Ouaga Film LAB : Les raisons d'une délocalisation

Après 06 ans d’activités au Burkina, Ouaga Film LAB se délocalise à Grand Bassam en Côte d’Ivoire pour sa 7ème édition. C’est ce que nous apprenons des sources proches du Collectif Génération Créative, une annonce qui n’est pas sans pincement au cœur au regard de l’impact de l’activité sur l’économie du pays. Ousmane BOUNDAONE le « CAÏD culturel » nous en donne les raisons :

Ousmane BOUNDAONE (O.B.) : Ouaga Film LAB la 7ième édition, après six(06) ans passés au Burkina a décidé de se délocaliser en Côte d’Ivoire dans la ville de Grand Bassam. Mais en fait, j’ai envie de dire que les choses arrivent tardivement  par rapport à ce qui était programmé dans le dossier initial. Ouaga Film LAB dès sa création en 2015,  ambitionnait de partir sur ce qu’on appelle un projet de préfiguration, un projet pilote sur trois ans pour voir comment le projet allait être accepté ou inséré dans l’écosystème du cinéma africain notamment, du cinéma burkinabè. C’était aussi de savoir comment il allait être adopté par les bénéficiaires et par les autorités burkinabè, etc.

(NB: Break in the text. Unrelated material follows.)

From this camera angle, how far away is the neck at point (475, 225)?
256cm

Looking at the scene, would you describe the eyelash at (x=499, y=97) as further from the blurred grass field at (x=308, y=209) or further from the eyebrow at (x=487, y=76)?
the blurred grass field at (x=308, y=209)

Le temps de nous rendre compte, on avait déjà fait les 6 ans. En faisant aussi le point, il y avait beaucoup d’aspects positifs. Un des points positifs que nous avons réussi à capitaliser, c’est d’avoir  fait de Ouaga Film LAB un label. Aujourd’hui, beaucoup de films font référence à Ouaga Film LAB. Dans beaucoup de résidences  d’écriture, dès que vos projets proviennent de  Ouaga Film LAB, il a tout de suite les faveurs du comité de sélection.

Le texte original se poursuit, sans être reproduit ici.